Some 58% of those surveyed in Kenya believe their taxes are not spent in the public interest as do 46% Nigerians and 42% Egyptians. However, people all over the world are still looking to government to play a more active economic role despite their perceptions of government mis-spending.
The poll of more than 22,000 people, conducted by GlobeScan/PIPA, found that people estimated on average that 52 per cent of the money they pay in tax is not used in ways that serve the interests and values of the people of their country.

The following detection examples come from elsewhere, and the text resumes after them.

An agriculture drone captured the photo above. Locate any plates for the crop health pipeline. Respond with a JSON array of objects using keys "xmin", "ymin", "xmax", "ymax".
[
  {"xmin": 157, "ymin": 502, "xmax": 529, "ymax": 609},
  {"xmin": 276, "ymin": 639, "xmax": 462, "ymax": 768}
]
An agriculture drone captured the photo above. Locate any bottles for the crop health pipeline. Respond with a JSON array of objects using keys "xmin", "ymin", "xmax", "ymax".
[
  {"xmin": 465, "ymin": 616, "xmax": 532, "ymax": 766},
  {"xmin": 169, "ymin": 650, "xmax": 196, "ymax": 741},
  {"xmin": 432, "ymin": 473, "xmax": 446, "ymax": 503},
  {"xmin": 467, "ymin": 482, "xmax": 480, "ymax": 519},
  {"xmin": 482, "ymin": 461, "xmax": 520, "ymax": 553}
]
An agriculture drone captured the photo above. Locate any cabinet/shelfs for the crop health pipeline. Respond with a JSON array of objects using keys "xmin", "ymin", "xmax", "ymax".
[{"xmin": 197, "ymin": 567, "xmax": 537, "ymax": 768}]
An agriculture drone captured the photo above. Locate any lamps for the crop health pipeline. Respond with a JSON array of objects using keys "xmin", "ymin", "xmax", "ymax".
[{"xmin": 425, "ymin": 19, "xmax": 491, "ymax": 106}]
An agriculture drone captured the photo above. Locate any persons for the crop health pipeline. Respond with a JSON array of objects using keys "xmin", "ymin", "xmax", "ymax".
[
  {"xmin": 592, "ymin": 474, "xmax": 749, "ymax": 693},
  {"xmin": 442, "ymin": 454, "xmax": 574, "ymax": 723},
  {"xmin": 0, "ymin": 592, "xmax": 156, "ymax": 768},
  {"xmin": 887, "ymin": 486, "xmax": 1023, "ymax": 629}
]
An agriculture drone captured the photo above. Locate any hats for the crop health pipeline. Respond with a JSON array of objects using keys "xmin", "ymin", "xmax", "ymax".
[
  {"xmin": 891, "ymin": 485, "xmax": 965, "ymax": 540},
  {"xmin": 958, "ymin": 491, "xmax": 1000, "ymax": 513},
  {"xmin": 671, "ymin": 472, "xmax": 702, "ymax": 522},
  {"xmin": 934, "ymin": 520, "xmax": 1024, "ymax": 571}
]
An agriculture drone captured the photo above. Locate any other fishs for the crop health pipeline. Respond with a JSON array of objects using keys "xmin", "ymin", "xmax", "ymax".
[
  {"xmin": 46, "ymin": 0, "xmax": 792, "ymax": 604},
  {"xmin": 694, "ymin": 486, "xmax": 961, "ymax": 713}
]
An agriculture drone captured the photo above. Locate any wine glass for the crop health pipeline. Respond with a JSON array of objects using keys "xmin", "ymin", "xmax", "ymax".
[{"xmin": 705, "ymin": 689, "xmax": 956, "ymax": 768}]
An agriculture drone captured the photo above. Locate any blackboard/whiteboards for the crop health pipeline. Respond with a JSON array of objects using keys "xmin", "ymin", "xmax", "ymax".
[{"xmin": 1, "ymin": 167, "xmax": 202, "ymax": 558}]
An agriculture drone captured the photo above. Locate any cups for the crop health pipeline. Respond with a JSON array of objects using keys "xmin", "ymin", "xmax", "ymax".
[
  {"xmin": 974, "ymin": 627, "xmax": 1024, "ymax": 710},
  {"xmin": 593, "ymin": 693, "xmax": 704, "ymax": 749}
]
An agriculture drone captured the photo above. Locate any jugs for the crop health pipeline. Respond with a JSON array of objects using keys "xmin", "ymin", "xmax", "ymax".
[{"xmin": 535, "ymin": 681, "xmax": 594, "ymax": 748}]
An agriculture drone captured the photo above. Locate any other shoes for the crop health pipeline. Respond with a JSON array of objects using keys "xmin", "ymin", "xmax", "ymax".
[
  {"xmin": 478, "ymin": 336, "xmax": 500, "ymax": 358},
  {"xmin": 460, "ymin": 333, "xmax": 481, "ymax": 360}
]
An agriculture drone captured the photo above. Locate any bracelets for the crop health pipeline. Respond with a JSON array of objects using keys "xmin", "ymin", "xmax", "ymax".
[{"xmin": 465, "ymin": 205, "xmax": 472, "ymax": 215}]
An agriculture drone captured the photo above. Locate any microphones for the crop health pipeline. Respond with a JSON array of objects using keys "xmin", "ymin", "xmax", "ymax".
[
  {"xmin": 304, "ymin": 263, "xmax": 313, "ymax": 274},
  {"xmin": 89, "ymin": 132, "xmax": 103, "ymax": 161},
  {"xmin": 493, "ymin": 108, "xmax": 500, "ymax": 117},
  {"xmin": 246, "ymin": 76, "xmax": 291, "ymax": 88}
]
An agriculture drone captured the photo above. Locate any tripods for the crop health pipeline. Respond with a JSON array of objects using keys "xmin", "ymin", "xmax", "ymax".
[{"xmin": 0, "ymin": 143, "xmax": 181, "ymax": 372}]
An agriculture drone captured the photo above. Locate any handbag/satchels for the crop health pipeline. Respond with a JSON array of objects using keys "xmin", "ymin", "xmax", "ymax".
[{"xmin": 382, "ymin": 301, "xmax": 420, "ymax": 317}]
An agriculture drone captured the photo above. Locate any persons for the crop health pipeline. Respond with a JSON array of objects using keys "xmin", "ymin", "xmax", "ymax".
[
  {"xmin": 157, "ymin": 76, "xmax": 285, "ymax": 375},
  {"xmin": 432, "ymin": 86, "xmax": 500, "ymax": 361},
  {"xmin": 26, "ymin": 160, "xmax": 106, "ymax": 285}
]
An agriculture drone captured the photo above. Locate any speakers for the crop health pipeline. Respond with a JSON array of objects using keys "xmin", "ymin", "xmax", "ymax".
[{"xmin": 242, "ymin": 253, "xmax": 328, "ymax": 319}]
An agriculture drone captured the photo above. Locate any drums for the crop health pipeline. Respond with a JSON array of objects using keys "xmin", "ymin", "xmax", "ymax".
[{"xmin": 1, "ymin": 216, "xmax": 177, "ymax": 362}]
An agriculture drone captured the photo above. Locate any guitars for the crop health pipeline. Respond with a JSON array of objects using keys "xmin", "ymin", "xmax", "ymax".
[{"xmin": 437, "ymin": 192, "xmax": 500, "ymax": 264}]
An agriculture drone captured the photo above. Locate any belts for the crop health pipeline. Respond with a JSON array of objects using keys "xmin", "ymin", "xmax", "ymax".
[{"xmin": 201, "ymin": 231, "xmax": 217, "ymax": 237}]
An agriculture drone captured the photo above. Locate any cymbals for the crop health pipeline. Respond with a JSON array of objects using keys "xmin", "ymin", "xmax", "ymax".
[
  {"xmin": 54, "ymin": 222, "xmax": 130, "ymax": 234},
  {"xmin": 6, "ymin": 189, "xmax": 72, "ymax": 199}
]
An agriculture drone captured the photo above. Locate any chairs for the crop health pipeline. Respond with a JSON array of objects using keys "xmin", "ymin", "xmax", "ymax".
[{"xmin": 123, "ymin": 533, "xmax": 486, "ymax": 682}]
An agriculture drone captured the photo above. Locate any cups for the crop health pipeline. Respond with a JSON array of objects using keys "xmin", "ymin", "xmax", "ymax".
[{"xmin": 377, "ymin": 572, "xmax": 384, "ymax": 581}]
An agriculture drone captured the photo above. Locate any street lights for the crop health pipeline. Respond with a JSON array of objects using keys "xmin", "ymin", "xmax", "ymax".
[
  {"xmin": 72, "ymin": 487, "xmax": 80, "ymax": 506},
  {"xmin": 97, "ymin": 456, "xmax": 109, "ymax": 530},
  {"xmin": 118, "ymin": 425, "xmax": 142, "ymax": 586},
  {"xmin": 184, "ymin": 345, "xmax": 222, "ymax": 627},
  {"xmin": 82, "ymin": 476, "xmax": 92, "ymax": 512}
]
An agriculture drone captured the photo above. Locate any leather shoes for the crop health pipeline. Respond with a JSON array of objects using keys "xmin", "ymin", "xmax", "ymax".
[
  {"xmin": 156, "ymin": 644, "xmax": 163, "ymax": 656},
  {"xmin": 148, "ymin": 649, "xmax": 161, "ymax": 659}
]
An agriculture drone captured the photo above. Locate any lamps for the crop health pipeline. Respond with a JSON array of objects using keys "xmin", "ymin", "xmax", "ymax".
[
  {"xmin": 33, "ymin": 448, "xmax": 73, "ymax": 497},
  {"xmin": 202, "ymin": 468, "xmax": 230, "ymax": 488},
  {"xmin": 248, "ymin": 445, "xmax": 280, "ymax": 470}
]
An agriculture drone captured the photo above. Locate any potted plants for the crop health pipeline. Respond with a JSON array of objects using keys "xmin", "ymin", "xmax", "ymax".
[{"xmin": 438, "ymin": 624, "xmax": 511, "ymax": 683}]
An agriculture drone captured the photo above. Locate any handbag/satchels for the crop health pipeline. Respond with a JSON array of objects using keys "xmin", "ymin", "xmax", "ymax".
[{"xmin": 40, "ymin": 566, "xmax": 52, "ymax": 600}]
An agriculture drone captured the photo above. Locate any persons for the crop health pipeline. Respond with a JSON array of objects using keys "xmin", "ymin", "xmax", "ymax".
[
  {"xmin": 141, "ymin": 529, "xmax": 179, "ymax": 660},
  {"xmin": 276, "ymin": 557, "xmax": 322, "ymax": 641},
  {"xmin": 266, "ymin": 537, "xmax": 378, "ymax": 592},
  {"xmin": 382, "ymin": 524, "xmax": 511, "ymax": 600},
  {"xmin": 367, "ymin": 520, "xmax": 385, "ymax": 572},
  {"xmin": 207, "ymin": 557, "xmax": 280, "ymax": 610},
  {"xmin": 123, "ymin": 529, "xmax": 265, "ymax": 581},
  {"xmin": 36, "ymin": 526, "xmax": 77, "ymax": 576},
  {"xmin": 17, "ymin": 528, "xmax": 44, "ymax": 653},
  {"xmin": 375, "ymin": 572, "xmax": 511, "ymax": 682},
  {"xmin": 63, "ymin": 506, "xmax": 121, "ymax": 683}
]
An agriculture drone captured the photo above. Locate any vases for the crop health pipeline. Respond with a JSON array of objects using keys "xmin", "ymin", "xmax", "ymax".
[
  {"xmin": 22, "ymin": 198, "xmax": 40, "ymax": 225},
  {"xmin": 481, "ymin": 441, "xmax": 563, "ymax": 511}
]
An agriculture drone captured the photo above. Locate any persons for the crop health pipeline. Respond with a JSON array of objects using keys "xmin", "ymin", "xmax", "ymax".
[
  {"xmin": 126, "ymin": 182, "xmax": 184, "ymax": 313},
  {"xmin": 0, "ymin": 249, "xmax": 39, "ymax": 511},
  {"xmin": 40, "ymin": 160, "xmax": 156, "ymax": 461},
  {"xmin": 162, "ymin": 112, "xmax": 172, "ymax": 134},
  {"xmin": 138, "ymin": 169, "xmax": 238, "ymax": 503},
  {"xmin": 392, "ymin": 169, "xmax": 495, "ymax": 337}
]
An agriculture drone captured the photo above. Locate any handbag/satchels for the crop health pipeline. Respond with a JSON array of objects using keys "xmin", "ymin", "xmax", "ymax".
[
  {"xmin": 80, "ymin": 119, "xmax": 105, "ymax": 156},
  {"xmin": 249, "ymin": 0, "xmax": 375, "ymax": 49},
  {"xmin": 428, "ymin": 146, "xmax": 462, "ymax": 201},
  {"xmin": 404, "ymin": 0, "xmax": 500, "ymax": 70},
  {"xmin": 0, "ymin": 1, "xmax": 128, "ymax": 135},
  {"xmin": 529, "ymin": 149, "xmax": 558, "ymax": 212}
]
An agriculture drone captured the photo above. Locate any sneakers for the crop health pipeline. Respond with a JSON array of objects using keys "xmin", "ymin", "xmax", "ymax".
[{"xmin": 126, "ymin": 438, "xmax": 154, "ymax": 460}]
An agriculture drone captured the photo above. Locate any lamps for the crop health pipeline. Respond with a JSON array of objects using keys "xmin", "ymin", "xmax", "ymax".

Despite this lack of trust in government to spend tax money responsibly, the poll found on some measures there is a near global consensus for increased government action. Nearly four in five around the world (78%), and majorities in all but one of 22 countries polled, think that government should subsidise food to keep prices for the consumer down, with only 18 per cent disagreeing. Two-thirds overall (67%), and majorities in 19 out of 22 countries, think that government regulation and oversight of their national economy needs to be increased-the US, Turkey and Spain are the only exceptions.
Other government interventions achieve slim majority support. In 14 of 22 countries most people-on average 56 per cent-favour an increase in government spending to stimulate the economy. This includes large majorities of Egyptians (91%), Mexicans (80%), Russians and Indonesians (both 78%), and Nigerians (73%). But majorities are opposed in a number
of industrialised countries that had large stimulus programmes-Germany (66%), France (63%) and the US (58%).
On average 51 per cent also want their government to take steps now to address their deficit and debt, while 39 per cent are opposed. The United Kingdom is among the countries where support for deficit reduction measures is higher, at 60 per cent. Asked whether they would
prefer their government to focus on tax rises or service cuts in dealing with their country’s deficit and debt, in every country but Egypt more people said they preferred a focus on cutting services (on average 54%) than on increasing taxes (14%).
The results show that people who think a large proportion of their taxes are misspent are also less supportive of their government taking steps to address the deficit. While among those who estimate a third or lessis misspent, a majority of 57 per cent is in favour of taking action on the deficit and debt, those who estimate that two-thirds or more of
their taxes are misspent are divided (45% in favour, 45% opposed).
Providing financial support to banks in trouble is only supported by forty-four per cent on average of those polled – lower than for any other government action measured in the poll. A total of 14 countries have majorities opposing more bank bailouts, but eight countries are in favour.
The results are drawn from a survey of 22,783 adult citizens across 22 countries. It was conducted for BBC World Service by the international polling firm GlobeScan together with the Program on International Policy Attitudes (PIPA) at the University of Maryland. GlobeScan coordinated fieldwork between June and September 2010. Full-sample results are
considered accurate within +/- 2.1 to 3.5 per cent 19 times out of 20.
Some questions were asked of half samples.
The countries in which the survey was conducted are Australia, Azerbaijan, Brazil, Canada, China, Colombia, Egypt, France, Germany, India, Indonesia, Kenya, Mexico, Nigeria, Pakistan, Peru, Phillipines, Russia, Spain, Turkey, UK,and USA.